• EXERCISE AIM
Excerpt from the entries below: please repeat exactly the lines from the one containing "Pode incluir: Um" through the last one, both ends included, with no pictures.

• DATA SECTION
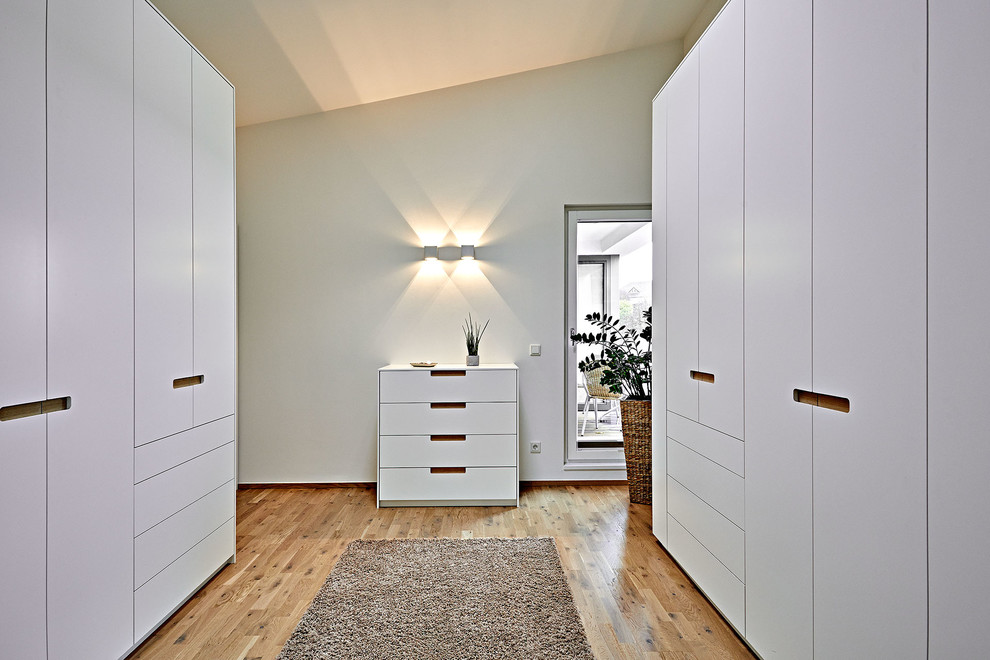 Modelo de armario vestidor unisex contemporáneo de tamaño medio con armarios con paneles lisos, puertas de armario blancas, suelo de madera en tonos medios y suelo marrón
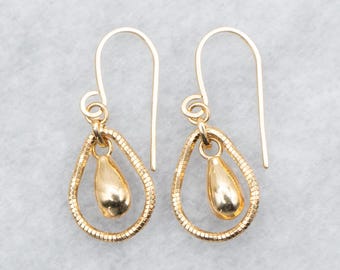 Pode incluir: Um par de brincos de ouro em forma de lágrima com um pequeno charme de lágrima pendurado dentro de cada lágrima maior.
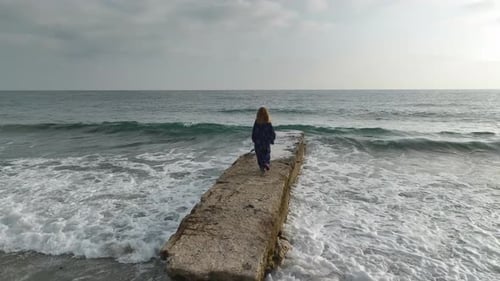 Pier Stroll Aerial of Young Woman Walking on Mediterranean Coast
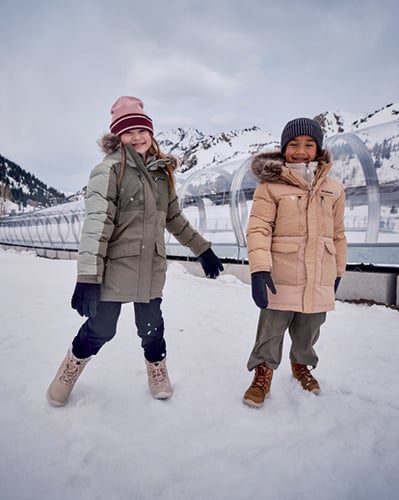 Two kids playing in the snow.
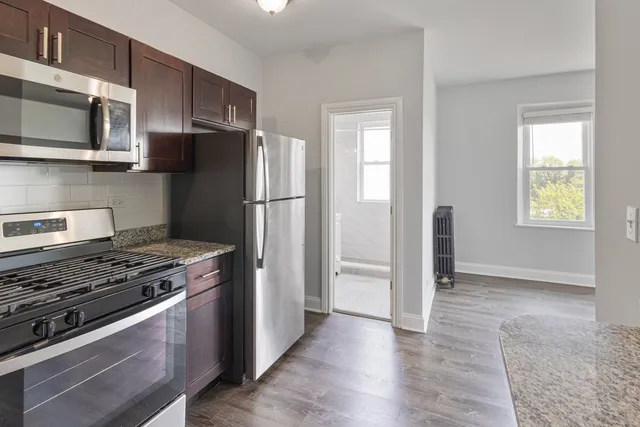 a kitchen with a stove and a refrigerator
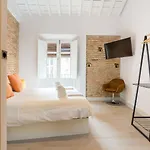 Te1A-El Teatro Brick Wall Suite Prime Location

• SOLUTION TO THIS EXERCISE
 Pode incluir: Um par de brincos de ouro em forma de lágrima com um pequeno charme de lágrima pendurado dentro de cada lágrima maior.
 Pier Stroll Aerial of Young Woman Walking on Mediterranean Coast
 Two kids playing in the snow.
 a kitchen with a stove and a refrigerator
 Te1A-El Teatro Brick Wall Suite Prime Location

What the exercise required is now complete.